I grew up in a very small place. (I know you’ve heard this narrative from me many times…) A small town full of small minds. I had no heroes. I had no voice of reason and no one was around long enough to give me any words of wisdom. I was surrounded by a world of alcoholism, drug abuse, physical abuse, racism, and poverty. I didn’t let it consume me. I don’t know how it didn’t consume me. I just refused to let it define who I was and who I would become. “Product of your environment,” did not apply to me. I used knowledge as a barrier. I read books on Buddhism, alchemy, the occult, and fringe sciences. I used nature, meditation, and spiritual ceremony as an escape. I created a bubble of light around my body and I rode in that bubble of protection for many years. Eventually that bubble carried me out of that small town.

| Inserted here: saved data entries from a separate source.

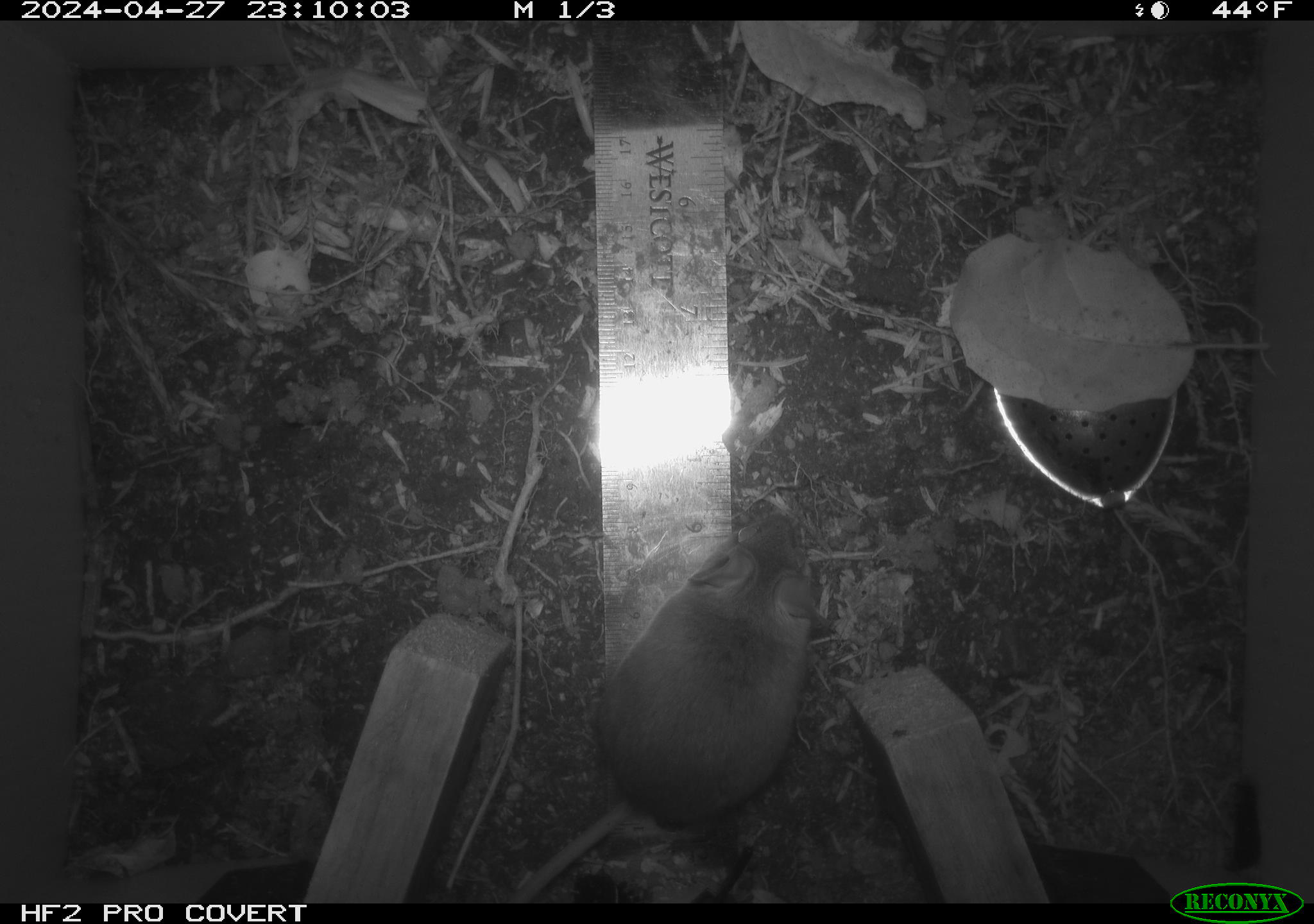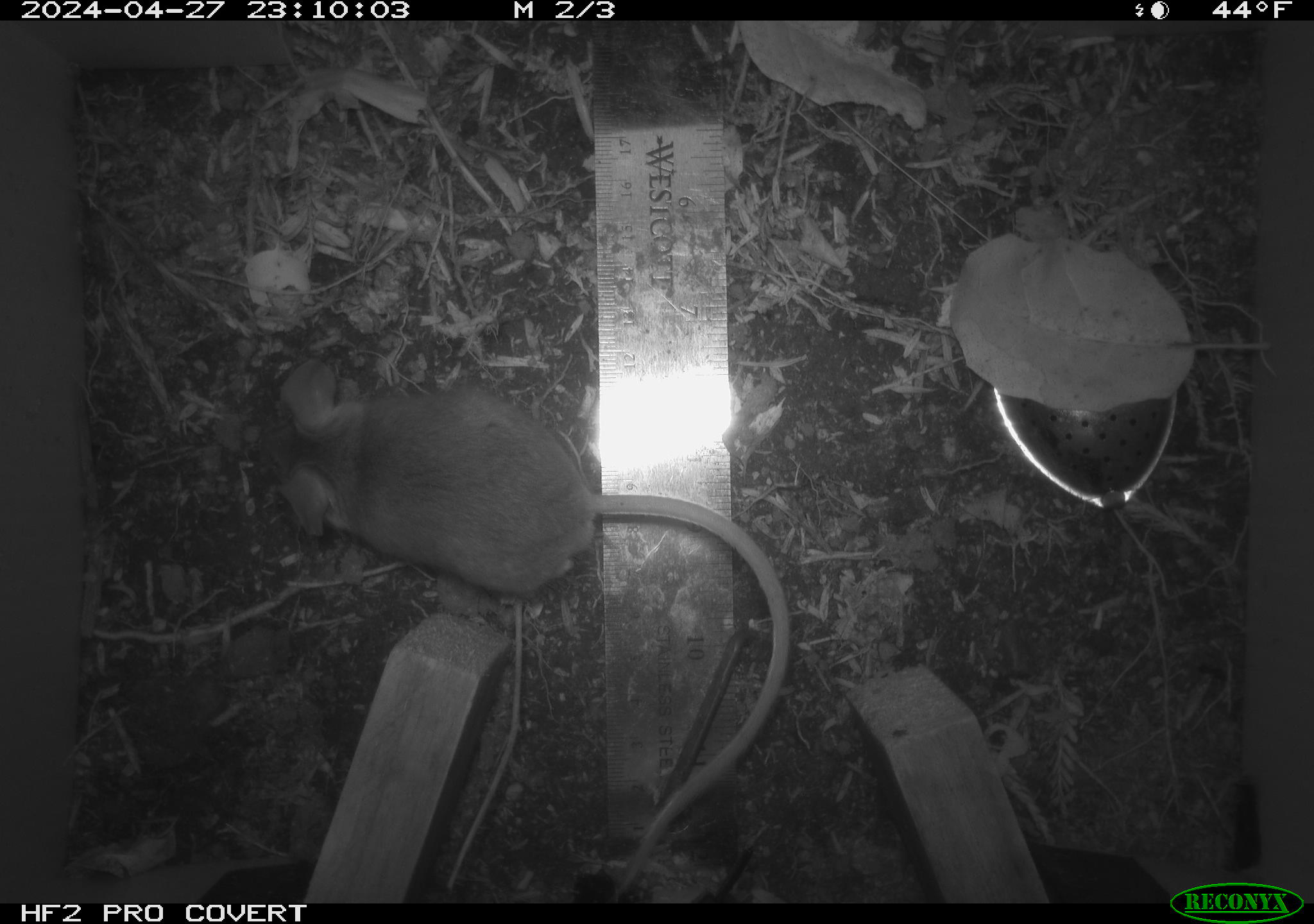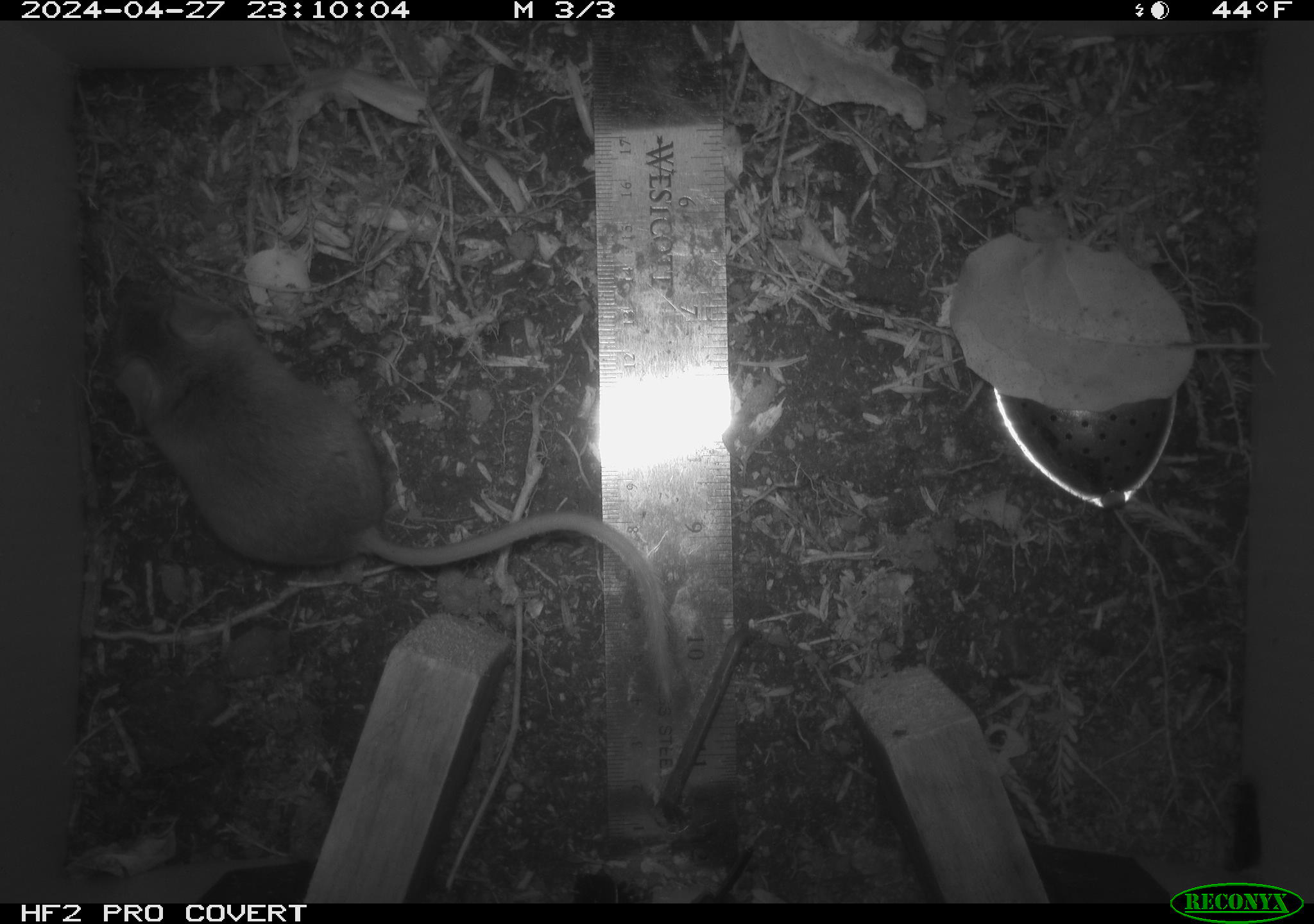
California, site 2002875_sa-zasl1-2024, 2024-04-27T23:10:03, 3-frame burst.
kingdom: Animalia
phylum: Chordata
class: Mammalia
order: Rodentia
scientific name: Rodentia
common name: rodent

Standing inside of a snow globe, you can’t see past the blizzard; looking in from the outside, you can see the hand that shakes the ball. Over the past few years I started looking at the people in my life through a much more critical lens. I started seeing people for who they really are. I was beginning to listen to what people were truly saying and weigh those words against their physical actions. I hold people more accountable now. This type of transformation and enlightenment can quickly alienate you from everything and everyone you once knew. Complacent or comfortable is an easy place to be. But when you finally get to that breaking point where you say “no more,” and truly mean it, the world you knew gets much smaller. I started calling people on their ignorance and prejudice as I stood by my oath of “zero tolerance”. I was at a breaking point; a pivotal point of change or be left behind.
“Equal rights, human rights, social consciousness,” has become my mantra.
I can tell you one thing, people do not like to be told that they are wrong. No one wants to accept responsibility for their actions. Holding a mirror up to someone and making them face reality is the quickest way to start a fight. It’s not an easy task but it’s something I needed to do. I need to be able to look myself in that very same mirror and like what I see. “Equal rights, human rights, social consciousness,” has become my mantra. Over the years this mindset has gravitated me towards more positive and like-minded people. These people have formed my new family and they keep me humble and honest while challenging me to be an even better person.
In short, I guess this is a letter to anyone who wonders why I am no longer in their life or why I have made the decisions that I have made. This is also a letter of hope to anyone struggling with what’s right versus what’s easy.